### Data to use:
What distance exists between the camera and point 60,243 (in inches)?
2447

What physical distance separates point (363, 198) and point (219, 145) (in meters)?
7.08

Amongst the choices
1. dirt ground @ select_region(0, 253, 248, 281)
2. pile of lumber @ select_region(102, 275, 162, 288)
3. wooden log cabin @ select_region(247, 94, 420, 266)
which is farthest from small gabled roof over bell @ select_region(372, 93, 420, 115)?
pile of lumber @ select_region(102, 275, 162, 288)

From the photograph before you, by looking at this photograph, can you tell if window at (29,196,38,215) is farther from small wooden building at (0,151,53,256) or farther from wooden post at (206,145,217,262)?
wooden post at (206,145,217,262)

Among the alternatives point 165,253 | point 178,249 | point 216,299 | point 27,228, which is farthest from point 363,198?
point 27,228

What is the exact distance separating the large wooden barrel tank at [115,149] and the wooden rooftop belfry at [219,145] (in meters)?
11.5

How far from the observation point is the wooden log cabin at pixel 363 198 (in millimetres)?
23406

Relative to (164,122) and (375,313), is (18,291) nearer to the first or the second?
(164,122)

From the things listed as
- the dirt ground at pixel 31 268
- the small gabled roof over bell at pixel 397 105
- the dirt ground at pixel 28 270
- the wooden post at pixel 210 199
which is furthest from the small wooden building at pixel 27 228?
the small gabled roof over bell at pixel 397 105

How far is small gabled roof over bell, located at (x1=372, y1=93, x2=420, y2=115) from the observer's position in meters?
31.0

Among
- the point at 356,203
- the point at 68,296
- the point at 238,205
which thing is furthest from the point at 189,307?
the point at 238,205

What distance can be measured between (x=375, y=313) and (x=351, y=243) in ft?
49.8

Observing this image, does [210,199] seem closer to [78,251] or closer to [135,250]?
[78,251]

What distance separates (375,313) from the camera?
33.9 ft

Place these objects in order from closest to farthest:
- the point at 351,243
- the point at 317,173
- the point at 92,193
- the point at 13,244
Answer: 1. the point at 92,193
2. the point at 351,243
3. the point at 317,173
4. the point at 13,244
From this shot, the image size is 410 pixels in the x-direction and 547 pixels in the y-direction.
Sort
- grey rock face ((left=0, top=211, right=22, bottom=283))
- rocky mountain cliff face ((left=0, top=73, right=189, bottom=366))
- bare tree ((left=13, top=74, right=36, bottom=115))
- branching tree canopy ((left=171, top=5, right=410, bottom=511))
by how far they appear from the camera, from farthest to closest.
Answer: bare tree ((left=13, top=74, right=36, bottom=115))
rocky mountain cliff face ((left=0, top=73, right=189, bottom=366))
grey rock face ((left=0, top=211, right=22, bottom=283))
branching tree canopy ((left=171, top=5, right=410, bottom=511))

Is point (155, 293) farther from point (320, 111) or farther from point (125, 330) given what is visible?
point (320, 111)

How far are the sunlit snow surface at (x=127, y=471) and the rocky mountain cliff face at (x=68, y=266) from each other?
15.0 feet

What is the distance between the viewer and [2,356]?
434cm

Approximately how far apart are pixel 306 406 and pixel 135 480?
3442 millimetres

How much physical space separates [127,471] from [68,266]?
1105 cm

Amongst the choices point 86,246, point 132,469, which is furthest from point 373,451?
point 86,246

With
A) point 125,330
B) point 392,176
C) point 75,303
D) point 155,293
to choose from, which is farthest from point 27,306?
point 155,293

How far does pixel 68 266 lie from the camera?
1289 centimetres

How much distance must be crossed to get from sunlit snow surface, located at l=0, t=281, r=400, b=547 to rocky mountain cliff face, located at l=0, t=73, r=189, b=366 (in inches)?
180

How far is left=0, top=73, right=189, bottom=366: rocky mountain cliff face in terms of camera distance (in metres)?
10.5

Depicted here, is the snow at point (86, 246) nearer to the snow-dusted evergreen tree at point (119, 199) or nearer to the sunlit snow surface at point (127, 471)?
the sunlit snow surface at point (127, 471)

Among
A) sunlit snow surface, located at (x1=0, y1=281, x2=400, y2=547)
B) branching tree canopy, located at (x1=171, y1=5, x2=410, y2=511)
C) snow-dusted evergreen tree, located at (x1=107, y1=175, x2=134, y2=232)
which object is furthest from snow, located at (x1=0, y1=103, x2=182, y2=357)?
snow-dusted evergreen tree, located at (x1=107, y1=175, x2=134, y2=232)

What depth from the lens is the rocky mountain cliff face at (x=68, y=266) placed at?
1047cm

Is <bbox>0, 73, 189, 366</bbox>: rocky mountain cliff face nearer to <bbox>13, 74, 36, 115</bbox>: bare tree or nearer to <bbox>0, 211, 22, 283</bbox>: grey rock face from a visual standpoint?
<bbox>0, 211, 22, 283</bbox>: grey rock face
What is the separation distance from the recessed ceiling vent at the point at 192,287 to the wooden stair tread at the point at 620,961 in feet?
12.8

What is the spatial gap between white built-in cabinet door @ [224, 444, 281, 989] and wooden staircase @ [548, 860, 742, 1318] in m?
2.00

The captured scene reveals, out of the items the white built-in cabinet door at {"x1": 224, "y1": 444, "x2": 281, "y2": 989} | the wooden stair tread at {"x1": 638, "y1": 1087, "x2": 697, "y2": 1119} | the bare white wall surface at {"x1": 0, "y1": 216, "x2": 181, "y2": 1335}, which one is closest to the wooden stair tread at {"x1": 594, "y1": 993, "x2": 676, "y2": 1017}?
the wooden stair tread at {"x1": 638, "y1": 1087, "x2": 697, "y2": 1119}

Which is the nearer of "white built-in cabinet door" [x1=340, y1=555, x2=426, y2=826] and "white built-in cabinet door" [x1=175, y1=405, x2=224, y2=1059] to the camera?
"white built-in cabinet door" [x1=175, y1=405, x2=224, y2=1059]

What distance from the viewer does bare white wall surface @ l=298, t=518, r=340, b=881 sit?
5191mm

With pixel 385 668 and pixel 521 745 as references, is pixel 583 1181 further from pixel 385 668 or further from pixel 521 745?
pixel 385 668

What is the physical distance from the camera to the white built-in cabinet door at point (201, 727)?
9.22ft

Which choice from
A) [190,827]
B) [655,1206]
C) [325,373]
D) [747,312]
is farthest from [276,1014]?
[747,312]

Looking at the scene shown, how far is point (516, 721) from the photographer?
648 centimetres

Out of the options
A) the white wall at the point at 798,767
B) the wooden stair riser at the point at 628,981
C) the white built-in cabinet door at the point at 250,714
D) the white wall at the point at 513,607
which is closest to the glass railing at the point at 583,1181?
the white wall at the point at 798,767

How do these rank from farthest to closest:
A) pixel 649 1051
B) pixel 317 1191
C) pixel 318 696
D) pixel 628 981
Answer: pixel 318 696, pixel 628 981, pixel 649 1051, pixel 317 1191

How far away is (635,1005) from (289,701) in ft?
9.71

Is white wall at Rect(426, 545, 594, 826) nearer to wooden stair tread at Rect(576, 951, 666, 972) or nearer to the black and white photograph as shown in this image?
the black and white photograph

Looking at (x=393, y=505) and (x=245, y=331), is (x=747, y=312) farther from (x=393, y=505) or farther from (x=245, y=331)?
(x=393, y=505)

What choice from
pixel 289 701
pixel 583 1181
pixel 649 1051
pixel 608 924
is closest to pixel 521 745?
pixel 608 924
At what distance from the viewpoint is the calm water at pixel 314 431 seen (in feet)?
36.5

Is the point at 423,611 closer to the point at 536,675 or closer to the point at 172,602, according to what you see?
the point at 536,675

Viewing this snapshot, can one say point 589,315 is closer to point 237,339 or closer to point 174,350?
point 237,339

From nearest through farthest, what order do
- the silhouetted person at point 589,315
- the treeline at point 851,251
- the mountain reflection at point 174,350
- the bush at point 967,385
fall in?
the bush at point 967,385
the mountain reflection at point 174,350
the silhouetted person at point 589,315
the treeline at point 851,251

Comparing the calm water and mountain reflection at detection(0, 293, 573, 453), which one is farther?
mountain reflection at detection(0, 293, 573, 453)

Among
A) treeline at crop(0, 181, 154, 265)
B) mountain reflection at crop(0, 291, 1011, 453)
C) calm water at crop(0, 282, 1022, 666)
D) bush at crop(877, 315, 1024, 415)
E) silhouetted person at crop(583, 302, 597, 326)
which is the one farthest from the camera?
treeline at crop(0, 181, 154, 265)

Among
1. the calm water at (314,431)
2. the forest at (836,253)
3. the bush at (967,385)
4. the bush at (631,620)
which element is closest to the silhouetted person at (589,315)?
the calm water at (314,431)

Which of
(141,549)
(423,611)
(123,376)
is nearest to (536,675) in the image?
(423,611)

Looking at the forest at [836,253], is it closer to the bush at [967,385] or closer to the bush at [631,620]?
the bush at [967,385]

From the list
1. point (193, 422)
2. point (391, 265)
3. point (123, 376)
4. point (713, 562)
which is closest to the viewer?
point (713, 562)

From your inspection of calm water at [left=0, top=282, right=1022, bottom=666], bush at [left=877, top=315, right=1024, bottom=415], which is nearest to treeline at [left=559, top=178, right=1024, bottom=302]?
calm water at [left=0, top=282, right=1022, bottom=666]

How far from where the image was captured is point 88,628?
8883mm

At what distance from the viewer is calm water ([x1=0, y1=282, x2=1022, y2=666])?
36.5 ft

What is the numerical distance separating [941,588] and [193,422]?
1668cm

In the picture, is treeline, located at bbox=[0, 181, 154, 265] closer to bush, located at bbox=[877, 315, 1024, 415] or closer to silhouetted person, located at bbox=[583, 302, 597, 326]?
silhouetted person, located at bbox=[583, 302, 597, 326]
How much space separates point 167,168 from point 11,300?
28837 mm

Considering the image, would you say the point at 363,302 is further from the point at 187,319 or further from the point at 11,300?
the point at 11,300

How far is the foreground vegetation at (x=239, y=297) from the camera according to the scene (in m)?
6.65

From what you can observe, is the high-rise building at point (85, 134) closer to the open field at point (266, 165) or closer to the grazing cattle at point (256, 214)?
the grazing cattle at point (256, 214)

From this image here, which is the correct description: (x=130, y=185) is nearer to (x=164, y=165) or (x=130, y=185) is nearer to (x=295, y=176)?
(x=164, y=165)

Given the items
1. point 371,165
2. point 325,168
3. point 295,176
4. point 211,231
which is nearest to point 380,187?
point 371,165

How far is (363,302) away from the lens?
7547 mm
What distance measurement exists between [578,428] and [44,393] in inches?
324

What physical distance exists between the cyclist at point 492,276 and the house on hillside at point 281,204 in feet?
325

### Instructions to follow:
Give back exactly the lines beginning at the one with "From what you" and ending at the final line of the material; both boundary lines belong in it.

### Completed exercise:
From what you can observe, is the high-rise building at point (85, 134) closer to the open field at point (266, 165) or closer to the grazing cattle at point (256, 214)?
the grazing cattle at point (256, 214)

From this image here, which is the correct description: (x=130, y=185) is nearer to (x=164, y=165) or (x=130, y=185) is nearer to (x=295, y=176)?
(x=164, y=165)

Given the items
1. point 371,165
2. point 325,168
3. point 295,176
4. point 211,231
which is nearest to point 380,187?
point 371,165

How far is (363,302) away from the lens?
7547 mm
What distance measurement exists between [578,428] and [44,393] in inches?
324

What physical distance exists between the cyclist at point 492,276 and the house on hillside at point 281,204 in feet?
325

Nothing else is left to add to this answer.